The day after my conversation with the young archivist at the Musée d'Orsay, I walked into the lobby of the Institut national d'histoire de l'art the next morning in a navy dress, heeled boots, a silk scarf, and with my hair twisted up into a chignon. The dragons who had minded the library access desks had metamorphosed into gracious, smiling fonctionnaires. No one switched to English. I had my reader's card for the INHA in no time. The reading room had not changed: a soaring domed ceiling, gilding everywhere, high windows flooding the room with natural light on even the greyest days. I asked the reference librarian--another former dragon, turned into an ordinary librarian by the passage of time--how to find a sale catalogue from 1923; she explained. I looked it up online and submitted my request.

Twenty minutes later, it was ready for me to see. The sale catalogues have been converted, for the most part, to microfilm. Printed cheaply and quickly and in small runs, these small booklets have become critical to researching the history of the art market--but they were created at a time when that possibility had not occurred to anyone. I unraveled the mystery of the microfilm reader and began scrolling through the screens.


Finding the sale catalogue would confirm for me that the Wildensteins had been right about Flowers and Fruit's 1923 sale. It might also give me more information--perhaps about the collection the painting had come from, perhaps about the other paintings in the sale. It might open up another avenue, many other avenues, for tracing the painting's history. And those other avenues could lead me to understanding how this painting, presumed now to be a forgery, had passed for a Gauguin.



There it was: no. 73, a still life; in French, a "nature morte." "Roses arranged in two vases at the foot of which are placed some apples. Signed at the lower right: P.G., and inscribed: à l'ami Roy."

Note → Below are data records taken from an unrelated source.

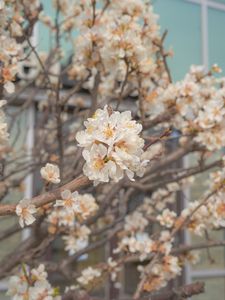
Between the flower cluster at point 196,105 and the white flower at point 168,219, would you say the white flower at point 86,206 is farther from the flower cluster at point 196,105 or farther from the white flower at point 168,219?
the flower cluster at point 196,105

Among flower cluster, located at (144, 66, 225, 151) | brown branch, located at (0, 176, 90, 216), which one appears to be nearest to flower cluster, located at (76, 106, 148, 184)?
brown branch, located at (0, 176, 90, 216)

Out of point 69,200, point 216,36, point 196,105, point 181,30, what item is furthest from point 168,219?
point 216,36

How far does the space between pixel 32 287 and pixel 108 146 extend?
89 centimetres

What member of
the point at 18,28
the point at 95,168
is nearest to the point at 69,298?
the point at 95,168

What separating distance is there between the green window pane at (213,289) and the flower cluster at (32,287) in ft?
10.7

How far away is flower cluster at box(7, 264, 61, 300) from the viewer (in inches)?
65.2

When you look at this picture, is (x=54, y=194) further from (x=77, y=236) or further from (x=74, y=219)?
(x=77, y=236)

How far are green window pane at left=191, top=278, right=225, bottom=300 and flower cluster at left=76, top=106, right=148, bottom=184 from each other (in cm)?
395

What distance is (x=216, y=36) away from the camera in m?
5.28

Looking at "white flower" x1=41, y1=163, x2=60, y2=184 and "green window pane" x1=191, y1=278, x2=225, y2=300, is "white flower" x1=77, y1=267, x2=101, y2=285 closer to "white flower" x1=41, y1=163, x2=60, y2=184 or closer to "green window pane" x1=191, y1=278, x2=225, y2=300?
"white flower" x1=41, y1=163, x2=60, y2=184

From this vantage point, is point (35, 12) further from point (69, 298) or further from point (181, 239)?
point (181, 239)

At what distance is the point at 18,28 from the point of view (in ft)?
7.06

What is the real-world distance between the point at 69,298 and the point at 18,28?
1.25 meters

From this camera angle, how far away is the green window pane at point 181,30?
16.0ft
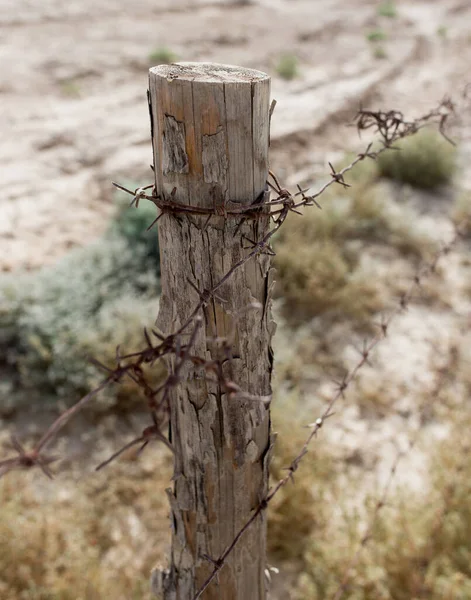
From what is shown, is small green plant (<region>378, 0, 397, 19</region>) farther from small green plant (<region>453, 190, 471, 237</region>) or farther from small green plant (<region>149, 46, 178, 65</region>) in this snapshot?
small green plant (<region>453, 190, 471, 237</region>)

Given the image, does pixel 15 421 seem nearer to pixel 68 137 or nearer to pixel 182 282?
pixel 182 282

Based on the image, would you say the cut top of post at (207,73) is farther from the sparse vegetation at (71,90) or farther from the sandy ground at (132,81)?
the sparse vegetation at (71,90)

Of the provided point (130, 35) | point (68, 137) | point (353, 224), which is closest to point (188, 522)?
point (353, 224)

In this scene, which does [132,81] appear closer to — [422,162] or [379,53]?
[422,162]

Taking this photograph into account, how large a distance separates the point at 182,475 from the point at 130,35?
10.1m

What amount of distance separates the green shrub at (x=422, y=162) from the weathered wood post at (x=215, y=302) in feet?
16.2

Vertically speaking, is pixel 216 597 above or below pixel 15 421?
below

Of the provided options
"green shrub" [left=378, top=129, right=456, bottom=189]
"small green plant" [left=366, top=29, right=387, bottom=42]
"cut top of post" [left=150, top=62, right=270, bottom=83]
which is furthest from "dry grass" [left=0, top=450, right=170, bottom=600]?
"small green plant" [left=366, top=29, right=387, bottom=42]

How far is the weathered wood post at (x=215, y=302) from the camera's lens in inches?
34.5

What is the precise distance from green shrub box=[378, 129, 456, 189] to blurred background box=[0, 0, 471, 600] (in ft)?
0.07

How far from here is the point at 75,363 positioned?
3115mm

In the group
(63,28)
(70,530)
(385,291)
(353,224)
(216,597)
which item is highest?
(63,28)

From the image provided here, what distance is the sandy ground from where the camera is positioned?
15.9 feet

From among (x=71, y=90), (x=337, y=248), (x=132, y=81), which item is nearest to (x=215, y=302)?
(x=337, y=248)
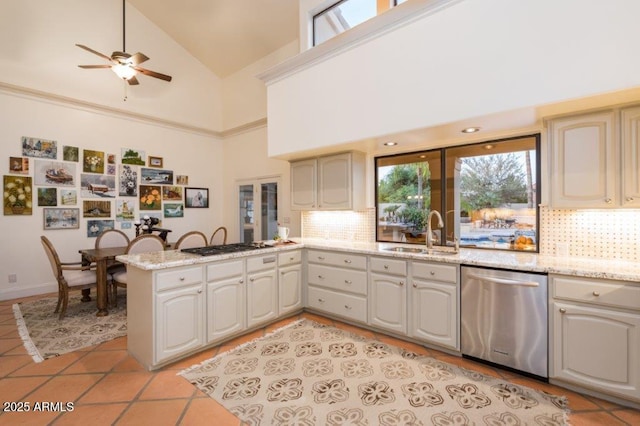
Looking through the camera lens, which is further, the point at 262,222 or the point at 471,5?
the point at 262,222

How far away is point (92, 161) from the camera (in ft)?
16.7

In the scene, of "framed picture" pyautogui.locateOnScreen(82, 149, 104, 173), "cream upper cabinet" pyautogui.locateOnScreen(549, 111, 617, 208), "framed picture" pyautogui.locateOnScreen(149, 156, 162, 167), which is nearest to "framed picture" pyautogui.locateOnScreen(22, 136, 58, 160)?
"framed picture" pyautogui.locateOnScreen(82, 149, 104, 173)

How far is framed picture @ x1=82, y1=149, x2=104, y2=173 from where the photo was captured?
5.02 metres

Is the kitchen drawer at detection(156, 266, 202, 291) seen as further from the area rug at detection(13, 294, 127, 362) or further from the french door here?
the french door

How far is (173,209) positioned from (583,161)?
21.3 ft

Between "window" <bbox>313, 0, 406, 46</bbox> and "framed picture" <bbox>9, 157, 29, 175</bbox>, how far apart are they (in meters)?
4.80

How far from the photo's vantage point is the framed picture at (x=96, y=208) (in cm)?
503

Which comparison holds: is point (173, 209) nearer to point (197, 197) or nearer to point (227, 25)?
point (197, 197)

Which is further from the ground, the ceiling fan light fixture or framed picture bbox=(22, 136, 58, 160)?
the ceiling fan light fixture

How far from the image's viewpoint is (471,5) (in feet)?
8.09

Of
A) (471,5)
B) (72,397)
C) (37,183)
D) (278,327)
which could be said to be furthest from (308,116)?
(37,183)

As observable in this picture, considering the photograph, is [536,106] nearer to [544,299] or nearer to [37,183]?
[544,299]

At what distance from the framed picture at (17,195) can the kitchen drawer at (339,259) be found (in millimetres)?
4512

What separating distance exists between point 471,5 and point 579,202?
6.13 feet
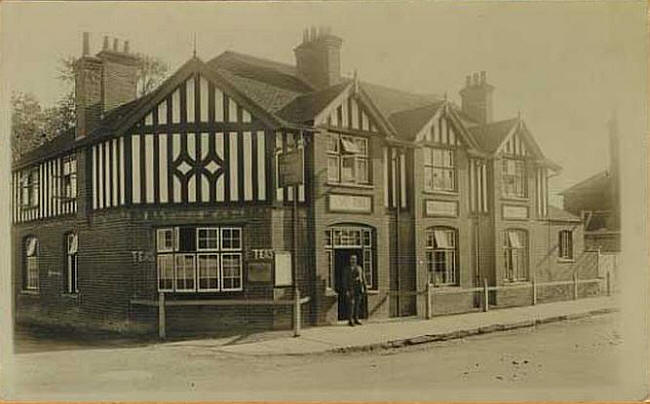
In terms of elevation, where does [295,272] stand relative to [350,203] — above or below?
below

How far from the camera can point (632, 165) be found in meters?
4.59

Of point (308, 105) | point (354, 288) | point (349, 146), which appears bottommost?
point (354, 288)

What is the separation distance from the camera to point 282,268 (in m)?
5.37

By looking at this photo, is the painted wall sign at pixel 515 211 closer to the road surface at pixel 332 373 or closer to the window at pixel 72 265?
the road surface at pixel 332 373

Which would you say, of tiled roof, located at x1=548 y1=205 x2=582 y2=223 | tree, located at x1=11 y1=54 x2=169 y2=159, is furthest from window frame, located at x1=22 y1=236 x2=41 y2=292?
tiled roof, located at x1=548 y1=205 x2=582 y2=223

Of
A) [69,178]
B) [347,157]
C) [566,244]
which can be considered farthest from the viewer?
[347,157]

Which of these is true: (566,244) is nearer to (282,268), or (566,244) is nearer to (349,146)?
(349,146)

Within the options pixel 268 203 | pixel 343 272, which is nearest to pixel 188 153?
pixel 268 203

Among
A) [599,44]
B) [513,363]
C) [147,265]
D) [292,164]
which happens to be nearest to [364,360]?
[513,363]

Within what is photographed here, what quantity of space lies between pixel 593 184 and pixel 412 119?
1.23 meters

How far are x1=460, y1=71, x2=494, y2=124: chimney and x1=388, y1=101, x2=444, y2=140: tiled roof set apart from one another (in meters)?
0.16

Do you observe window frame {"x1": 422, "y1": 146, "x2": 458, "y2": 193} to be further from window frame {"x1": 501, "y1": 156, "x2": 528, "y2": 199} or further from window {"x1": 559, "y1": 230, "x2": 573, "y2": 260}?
window {"x1": 559, "y1": 230, "x2": 573, "y2": 260}

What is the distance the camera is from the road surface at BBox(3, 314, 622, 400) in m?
4.39

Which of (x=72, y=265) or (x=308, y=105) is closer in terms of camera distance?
(x=72, y=265)
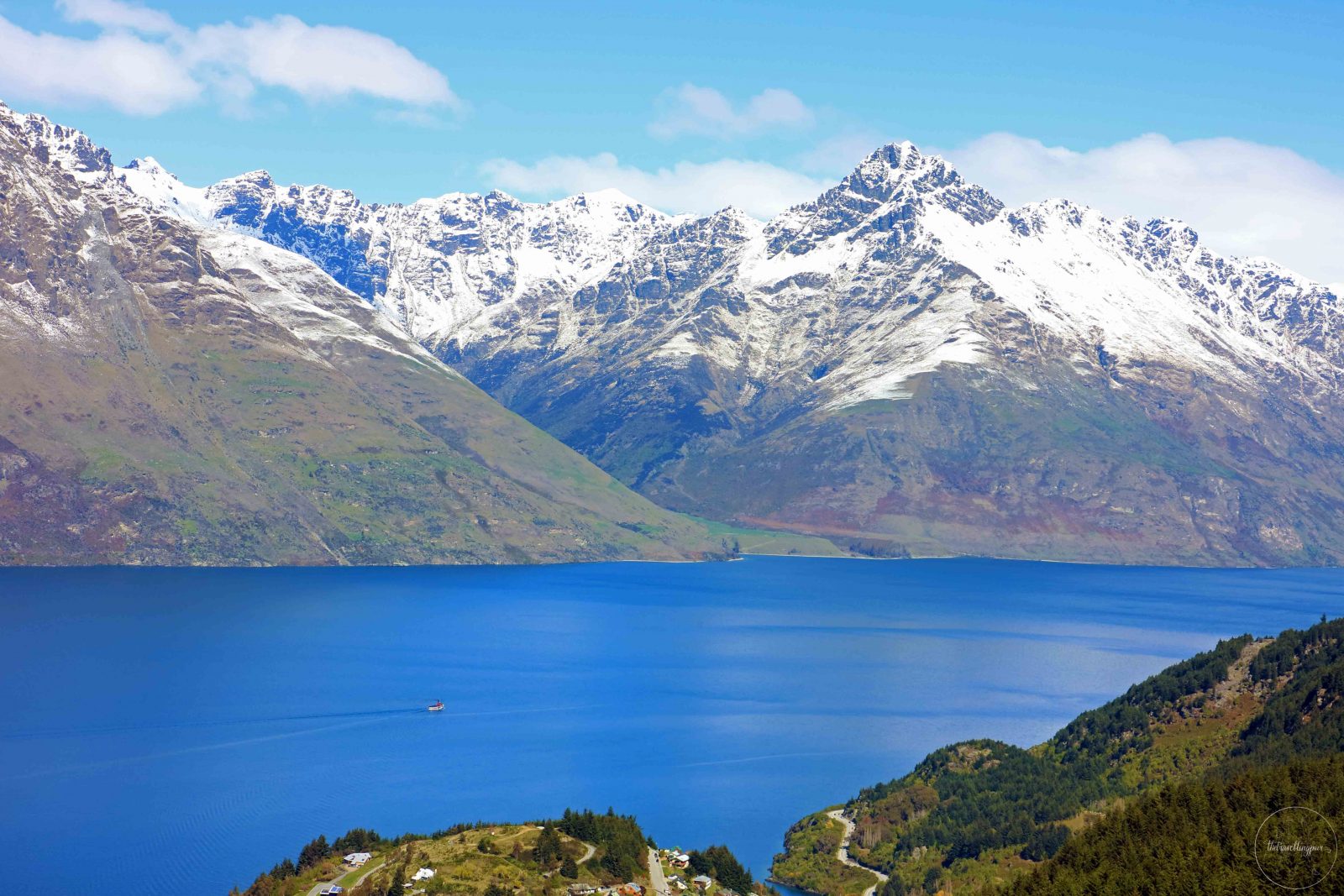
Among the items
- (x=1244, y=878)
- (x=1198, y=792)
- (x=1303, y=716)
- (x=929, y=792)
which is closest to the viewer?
(x=1244, y=878)

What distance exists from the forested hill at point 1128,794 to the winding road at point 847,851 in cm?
81

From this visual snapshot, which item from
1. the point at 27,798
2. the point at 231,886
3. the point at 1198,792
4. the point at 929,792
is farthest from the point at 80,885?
the point at 1198,792

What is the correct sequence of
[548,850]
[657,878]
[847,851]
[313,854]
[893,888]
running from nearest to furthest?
1. [548,850]
2. [313,854]
3. [657,878]
4. [893,888]
5. [847,851]

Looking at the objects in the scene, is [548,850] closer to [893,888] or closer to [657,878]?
[657,878]

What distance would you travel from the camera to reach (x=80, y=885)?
154m

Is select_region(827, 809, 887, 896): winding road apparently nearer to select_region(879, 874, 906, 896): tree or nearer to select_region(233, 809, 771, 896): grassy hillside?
select_region(879, 874, 906, 896): tree

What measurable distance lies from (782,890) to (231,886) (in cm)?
5741

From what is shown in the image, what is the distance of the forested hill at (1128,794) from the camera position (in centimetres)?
12781

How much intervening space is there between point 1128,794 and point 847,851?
32338mm

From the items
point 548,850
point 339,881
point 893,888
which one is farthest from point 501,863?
point 893,888

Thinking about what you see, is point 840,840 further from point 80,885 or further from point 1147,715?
point 80,885

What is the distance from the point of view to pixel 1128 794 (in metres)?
168

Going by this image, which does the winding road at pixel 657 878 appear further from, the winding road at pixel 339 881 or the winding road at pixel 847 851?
the winding road at pixel 847 851

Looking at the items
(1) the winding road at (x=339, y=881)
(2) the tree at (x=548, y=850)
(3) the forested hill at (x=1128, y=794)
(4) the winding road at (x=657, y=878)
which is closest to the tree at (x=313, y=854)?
(1) the winding road at (x=339, y=881)
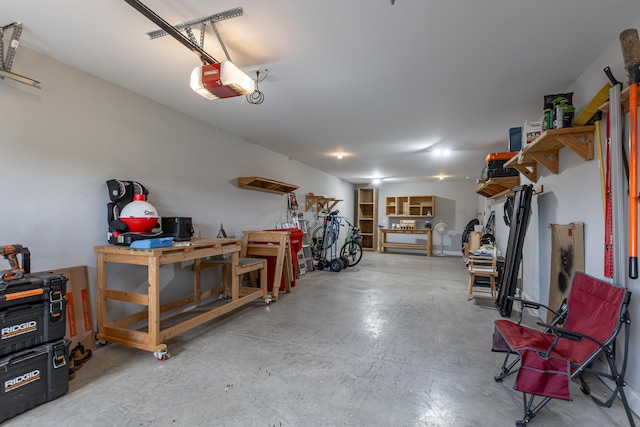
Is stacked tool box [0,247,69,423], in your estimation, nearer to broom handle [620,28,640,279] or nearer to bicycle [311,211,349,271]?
broom handle [620,28,640,279]

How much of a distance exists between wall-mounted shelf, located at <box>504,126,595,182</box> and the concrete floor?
1808 millimetres

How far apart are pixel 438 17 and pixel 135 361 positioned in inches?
133

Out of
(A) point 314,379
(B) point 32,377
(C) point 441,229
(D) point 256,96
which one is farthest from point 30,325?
(C) point 441,229

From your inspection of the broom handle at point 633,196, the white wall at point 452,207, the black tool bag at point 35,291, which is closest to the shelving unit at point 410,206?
the white wall at point 452,207

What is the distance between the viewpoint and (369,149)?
5.30 meters

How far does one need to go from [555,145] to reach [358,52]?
2.05 meters

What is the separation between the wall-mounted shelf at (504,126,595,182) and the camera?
2279mm

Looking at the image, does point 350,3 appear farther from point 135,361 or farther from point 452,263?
point 452,263

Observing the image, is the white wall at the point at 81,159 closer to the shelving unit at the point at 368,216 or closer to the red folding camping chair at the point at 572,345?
the red folding camping chair at the point at 572,345

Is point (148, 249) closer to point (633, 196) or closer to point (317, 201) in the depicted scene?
point (633, 196)

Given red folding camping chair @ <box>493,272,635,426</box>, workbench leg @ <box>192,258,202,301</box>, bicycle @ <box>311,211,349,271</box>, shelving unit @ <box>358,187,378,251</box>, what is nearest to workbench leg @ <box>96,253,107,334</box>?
workbench leg @ <box>192,258,202,301</box>

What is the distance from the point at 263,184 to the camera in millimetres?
4945

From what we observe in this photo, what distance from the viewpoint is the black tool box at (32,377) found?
66.7 inches

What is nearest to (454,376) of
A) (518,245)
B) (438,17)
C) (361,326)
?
(361,326)
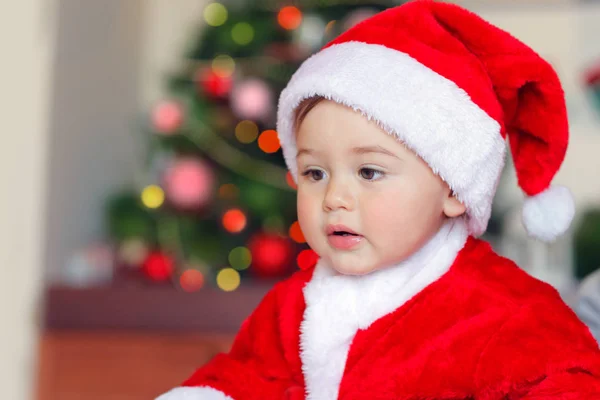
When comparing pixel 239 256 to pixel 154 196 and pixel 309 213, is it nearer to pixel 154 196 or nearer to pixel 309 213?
pixel 154 196

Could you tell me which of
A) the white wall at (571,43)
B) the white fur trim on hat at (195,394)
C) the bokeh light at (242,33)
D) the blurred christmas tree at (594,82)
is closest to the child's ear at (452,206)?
the white fur trim on hat at (195,394)

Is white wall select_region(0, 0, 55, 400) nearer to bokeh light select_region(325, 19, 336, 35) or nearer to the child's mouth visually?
bokeh light select_region(325, 19, 336, 35)

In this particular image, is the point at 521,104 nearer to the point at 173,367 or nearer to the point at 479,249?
the point at 479,249

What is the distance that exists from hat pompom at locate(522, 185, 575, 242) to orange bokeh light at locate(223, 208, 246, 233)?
190cm

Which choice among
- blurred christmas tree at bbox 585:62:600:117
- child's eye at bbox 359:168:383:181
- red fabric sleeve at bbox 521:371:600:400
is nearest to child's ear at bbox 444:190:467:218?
child's eye at bbox 359:168:383:181

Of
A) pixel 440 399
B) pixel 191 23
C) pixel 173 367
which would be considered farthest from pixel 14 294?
pixel 440 399

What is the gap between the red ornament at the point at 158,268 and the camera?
9.34ft

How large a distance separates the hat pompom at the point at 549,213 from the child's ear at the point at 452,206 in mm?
89

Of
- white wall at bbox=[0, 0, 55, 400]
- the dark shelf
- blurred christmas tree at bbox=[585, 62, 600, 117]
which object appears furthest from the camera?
blurred christmas tree at bbox=[585, 62, 600, 117]

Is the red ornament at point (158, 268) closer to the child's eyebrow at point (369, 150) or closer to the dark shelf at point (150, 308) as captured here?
the dark shelf at point (150, 308)

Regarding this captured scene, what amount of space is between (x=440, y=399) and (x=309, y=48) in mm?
2068

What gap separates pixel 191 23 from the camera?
3.61 m

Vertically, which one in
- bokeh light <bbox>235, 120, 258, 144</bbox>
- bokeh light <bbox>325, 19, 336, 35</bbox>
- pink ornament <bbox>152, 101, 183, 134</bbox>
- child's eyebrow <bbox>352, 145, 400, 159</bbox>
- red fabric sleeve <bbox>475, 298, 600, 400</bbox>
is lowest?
red fabric sleeve <bbox>475, 298, 600, 400</bbox>

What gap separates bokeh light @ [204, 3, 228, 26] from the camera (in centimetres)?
297
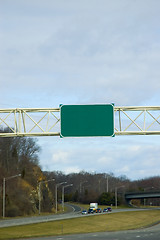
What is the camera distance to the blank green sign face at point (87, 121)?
27625mm

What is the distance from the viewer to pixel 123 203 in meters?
165

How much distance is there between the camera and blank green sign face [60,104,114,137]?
27625 millimetres

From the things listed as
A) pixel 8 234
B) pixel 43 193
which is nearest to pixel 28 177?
pixel 43 193

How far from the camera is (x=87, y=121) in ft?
90.9

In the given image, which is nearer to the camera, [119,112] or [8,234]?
[119,112]

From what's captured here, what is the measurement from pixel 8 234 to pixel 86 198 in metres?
125

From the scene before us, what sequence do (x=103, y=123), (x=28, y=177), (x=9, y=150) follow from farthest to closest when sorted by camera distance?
(x=9, y=150) < (x=28, y=177) < (x=103, y=123)

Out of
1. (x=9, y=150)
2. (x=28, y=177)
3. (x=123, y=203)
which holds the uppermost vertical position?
(x=9, y=150)

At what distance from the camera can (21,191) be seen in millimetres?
105750

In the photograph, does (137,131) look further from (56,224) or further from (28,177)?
(28,177)

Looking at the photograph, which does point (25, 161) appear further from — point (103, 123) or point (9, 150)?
point (103, 123)

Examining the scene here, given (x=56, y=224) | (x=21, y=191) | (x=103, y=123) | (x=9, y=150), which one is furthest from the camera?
(x=9, y=150)

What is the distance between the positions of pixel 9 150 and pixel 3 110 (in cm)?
→ 10258

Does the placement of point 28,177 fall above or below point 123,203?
above
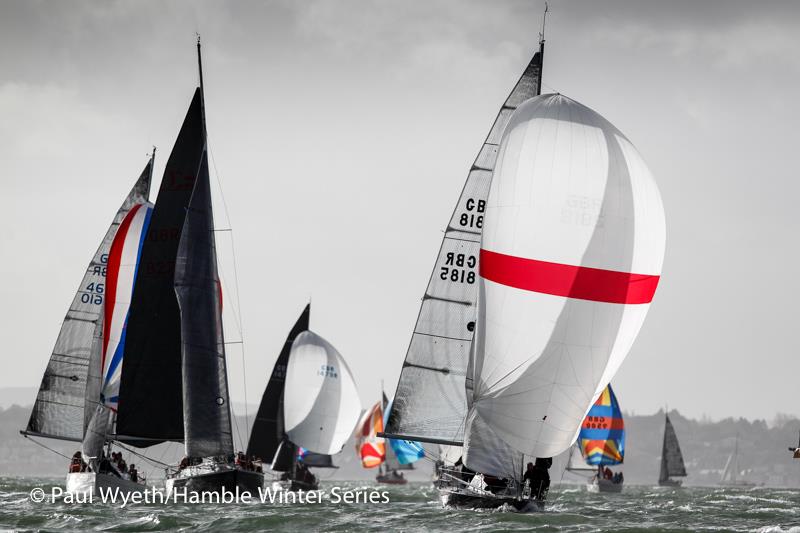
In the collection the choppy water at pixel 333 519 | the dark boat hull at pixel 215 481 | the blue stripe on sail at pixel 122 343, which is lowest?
the choppy water at pixel 333 519

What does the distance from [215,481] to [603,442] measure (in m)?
39.6

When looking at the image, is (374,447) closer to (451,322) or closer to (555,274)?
(451,322)

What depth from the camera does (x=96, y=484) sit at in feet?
107

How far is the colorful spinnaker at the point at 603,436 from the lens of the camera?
215 feet

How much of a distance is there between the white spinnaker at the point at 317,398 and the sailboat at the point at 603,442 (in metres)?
18.0

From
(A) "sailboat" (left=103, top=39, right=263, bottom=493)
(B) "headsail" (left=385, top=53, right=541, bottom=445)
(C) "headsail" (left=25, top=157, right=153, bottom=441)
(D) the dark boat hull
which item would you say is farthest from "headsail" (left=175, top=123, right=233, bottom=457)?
(C) "headsail" (left=25, top=157, right=153, bottom=441)

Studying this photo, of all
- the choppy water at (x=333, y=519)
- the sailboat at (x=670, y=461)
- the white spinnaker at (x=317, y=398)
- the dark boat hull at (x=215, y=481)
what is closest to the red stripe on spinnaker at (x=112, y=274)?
the choppy water at (x=333, y=519)

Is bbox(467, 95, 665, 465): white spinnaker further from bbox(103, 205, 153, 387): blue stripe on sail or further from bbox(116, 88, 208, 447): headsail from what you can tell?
bbox(103, 205, 153, 387): blue stripe on sail

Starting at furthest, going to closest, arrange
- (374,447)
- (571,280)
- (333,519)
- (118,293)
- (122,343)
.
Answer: (374,447) < (118,293) < (122,343) < (333,519) < (571,280)

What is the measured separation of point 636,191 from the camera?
25281mm

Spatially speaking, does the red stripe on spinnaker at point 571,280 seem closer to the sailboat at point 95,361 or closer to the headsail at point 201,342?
the headsail at point 201,342

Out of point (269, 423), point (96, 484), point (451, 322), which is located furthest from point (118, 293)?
point (269, 423)

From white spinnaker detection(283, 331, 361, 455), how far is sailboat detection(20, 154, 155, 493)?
11.1 m

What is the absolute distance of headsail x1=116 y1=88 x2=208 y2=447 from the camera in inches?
1283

It took nearly two hours and two librarians to print a copy of the microfilm. Only certain readers were attached to printers; I did not have an external usb key; no, the librarian did not have one to lend. I would have to buy a printing card. The printing card distributeur was on

the other side of the building. If there was not paper in the printer, it was because I had not explained I needed to print. When my French and my patience had stretched to its outer limits, the dragon librarians' shift ended. An older man, who may never have been a dragon even in the old days of dragon-librarians, took his place behind the desk. He was as mystified as I was by the microfilm printers and, together, we solved the problem. I keep my hard-won hard copy of the April 14, 1923, sale catalogue in a green folder on the bookshelf near my desk.


Now I knew that Flowers and Fruit had been sold in company with other paintings by Gauguin. I knew that other works in the sale had come from others in Gauguin's circle--Charles Filiger, for one. I had confirmed the Wildenstein auction date--and I had more context to put around the painting. I knew now that I was on the right track, that I was following the path that the 1962 catalogue raisonné had left--and I knew, too, that I was almost at the end of what I could follow, almost ready to forge ahead on my own.


Early that evening, I packed up my work bag and walked back across the river. I was staying on the Left Bank, a few blocks from where I had stayed with the nuns. The Eiffel Tower began to twinkle as I crossed the bridge. I stopped to watch it and then stopped again, on the other side, at a cafe. I chose a table on the sidewalk just under a heat lamp. The waiter came and I ordered a kir royale, a glass of champagne with a whiff of crème de cassis. There was plenty to celebrate.